I still look for you.



ーーー……

ーーーーー………


「っ…‼︎
ルナっ‼︎‼︎」


いつかのように、奴の声で目を覚ました。

ハルに話しかけながら途中で寝てしまったのだろう。


「…ふぁ…あ。
なんだよ〜…っ‼︎‼︎‼︎
ハル…⁉︎」


擦った目に映ったのは、誰もいない真っ白なベッド。


すぐさま布団の中に手を突っ込むが、既に冷え切っていて、大分前にいなくなったことがわかる。


「どう、いうこと…。」


ぎゅうっと手を痛いくらいに握りしめる。

プツッといった音と共に生暖かい何かが拳を伝うのを感じた。


「っ、ルナ‼︎
手ぇ、緩めろっ…。」


奴がそう言った瞬間、ドタバタと何人もの男が部屋に入ってきた。


「ルナ嬢っ‼︎
ハル嬢がいなくなったって…っ‼︎‼︎‼︎」


息を詰まらせた男どもに目もくれず、あたしはただ白いシーツを睨んでいた。


そっと、まるで彼女に触れるように優しく撫でるが、当たり前のようにあの温かさも笑顔もない。


「なんでっ…‼︎」


力任せにベットを殴り怒りを露わにする。


「っ…‼︎」


辛くて痛くて呼吸もしたくないくらいなのに、涙は一切で無い。

ハルが自分の意思でいなくなったなんて思いたくない。

きっと誰かが…。


「…探せ…。」


誰かがハルを連れ去った。

そう考えると頭に上っていた血が正常に流れ出すのがわかった。


「っおい…!」


あたしの表情は、よっぽど歪んで見えるのだろうか。

制止しようとしてる声が確かに鼓膜に刺激を与えるけど、脳に届くことはない。


「探せっ‼︎‼︎」


その号令と共に多くの足音が病室からドタバタと出て行く。


「…ルナ…落ち着いてくれ、頼むから。」


「…何いってんの。
これが…落ち着いていられる⁉︎」


そいつの声はまるで逆毛を立てる猫を宥めるときのよう。

それがいつもなら落ち着くのに、とてもそんな気にはならない。

それどころか気に障って、今までないくらい強く睨みつけた。

一瞬驚いたように目を開いたけど、すぐに真剣な表情になる。


「…聞け。
俺たちはハルがいない今、お前しか頼りにできないんだ。」


「……あんたがいるじゃない。」


「トップはてめえだろーが‼︎」


珍しく、本気で声を荒げたそいつに肩が自然と上がる。

そんなあたしを見てはあぁ…と深く息をついてから、両肩に手を置き真っ正面から見つめる。
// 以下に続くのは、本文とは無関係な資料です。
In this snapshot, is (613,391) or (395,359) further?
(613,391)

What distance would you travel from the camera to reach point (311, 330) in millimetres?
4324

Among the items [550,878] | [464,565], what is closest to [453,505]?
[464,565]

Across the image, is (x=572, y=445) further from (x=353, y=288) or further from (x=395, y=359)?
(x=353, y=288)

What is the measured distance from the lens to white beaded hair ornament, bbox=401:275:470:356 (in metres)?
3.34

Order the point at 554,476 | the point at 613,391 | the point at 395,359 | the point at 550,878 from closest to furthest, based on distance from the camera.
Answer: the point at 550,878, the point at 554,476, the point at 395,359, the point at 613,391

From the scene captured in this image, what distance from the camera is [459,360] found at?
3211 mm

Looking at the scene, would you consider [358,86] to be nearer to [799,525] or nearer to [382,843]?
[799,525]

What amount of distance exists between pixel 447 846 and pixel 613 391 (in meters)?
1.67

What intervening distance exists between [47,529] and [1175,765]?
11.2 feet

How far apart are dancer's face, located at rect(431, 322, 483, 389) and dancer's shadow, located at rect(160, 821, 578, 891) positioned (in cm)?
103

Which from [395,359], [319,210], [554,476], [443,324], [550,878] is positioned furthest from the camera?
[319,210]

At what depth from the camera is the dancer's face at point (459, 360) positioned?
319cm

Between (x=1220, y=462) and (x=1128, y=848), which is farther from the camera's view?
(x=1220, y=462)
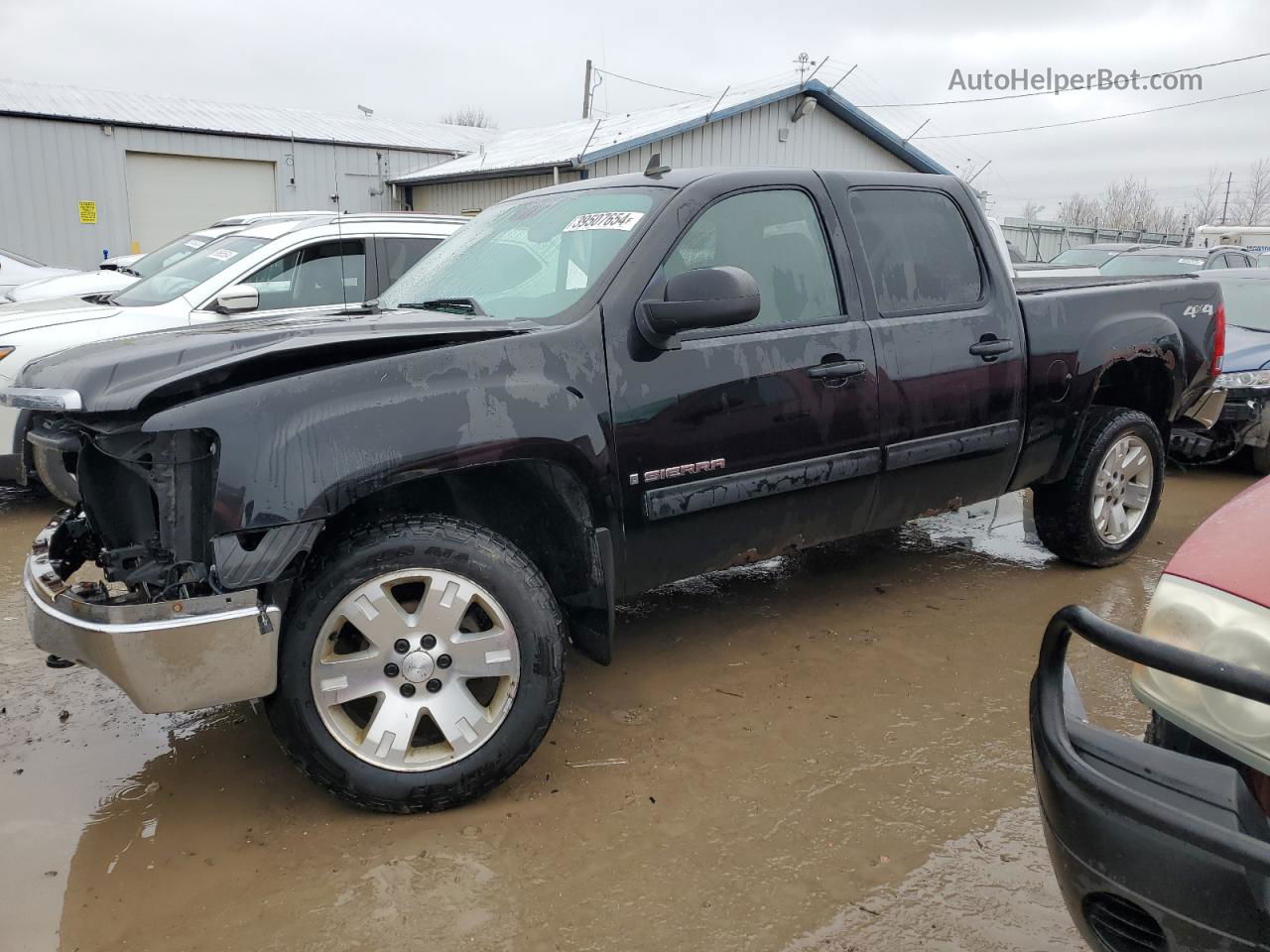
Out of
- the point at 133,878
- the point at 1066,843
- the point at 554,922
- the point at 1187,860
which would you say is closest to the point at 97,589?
the point at 133,878

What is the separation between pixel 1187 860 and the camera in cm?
145

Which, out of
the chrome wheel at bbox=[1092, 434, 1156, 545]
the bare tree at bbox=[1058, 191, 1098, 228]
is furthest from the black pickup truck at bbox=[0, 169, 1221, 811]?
the bare tree at bbox=[1058, 191, 1098, 228]

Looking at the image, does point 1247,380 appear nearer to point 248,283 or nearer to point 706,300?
point 706,300

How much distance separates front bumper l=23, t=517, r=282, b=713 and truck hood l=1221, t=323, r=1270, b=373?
6.84m

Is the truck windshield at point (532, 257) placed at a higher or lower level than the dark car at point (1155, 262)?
lower

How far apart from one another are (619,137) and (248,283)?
34.7ft

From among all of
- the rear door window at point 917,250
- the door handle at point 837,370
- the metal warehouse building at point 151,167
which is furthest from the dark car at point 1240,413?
the metal warehouse building at point 151,167

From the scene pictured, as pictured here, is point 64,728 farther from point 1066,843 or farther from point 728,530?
point 1066,843

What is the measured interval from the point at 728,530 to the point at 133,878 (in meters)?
2.07

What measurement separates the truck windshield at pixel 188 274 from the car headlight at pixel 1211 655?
20.3ft

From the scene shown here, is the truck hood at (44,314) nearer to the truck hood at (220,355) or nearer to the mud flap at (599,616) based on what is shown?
the truck hood at (220,355)

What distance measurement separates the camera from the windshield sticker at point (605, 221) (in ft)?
11.4

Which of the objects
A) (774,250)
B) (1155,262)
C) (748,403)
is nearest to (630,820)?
(748,403)

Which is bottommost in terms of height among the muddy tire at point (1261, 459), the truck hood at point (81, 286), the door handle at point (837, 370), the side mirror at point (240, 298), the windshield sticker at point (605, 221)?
the muddy tire at point (1261, 459)
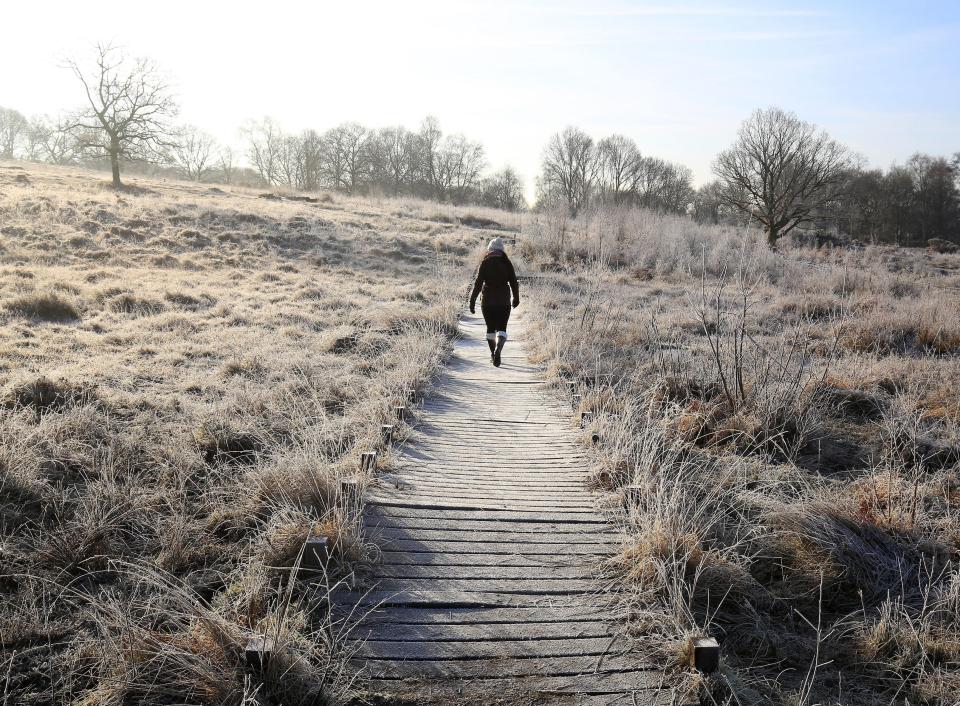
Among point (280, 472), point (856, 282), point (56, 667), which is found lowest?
point (56, 667)

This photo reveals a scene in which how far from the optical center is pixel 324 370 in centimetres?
832

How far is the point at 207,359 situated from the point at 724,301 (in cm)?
1204

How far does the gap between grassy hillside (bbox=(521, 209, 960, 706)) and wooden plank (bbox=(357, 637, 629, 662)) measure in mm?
257

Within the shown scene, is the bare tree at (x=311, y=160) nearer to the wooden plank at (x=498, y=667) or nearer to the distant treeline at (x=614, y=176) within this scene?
the distant treeline at (x=614, y=176)

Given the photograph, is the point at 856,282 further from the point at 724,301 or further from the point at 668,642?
the point at 668,642

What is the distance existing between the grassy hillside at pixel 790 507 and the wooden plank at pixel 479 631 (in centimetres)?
28

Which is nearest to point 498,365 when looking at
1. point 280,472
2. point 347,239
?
point 280,472

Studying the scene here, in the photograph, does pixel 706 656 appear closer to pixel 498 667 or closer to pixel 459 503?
pixel 498 667

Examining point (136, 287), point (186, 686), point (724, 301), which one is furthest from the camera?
point (724, 301)

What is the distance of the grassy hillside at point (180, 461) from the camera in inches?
112

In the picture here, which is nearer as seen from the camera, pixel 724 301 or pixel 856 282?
pixel 724 301

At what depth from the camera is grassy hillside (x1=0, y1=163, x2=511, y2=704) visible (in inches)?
112

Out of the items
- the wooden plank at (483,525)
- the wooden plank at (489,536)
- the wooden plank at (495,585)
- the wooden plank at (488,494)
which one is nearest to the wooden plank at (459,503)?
the wooden plank at (488,494)

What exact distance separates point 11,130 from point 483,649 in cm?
9028
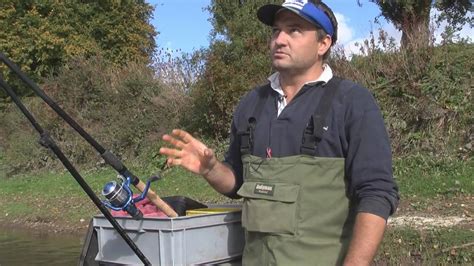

「…誰も、ずっと傍にいた俺でさえ、お前の代わりなんかできねえ。
せいぜい真似事が限界だ。
お前がいなきゃ、今の俺たちはボロボロに崩れ落ちる。」


…大切な、彼らが傷つく光景を想像して瞳が揺らいだのがわかる。


「別にハルを探すな、なんて言いやしねえよ。
けどな、もうちょい周りも見てくれ。
お前は一人じゃねえんだから、冷静に次の手を考えろ。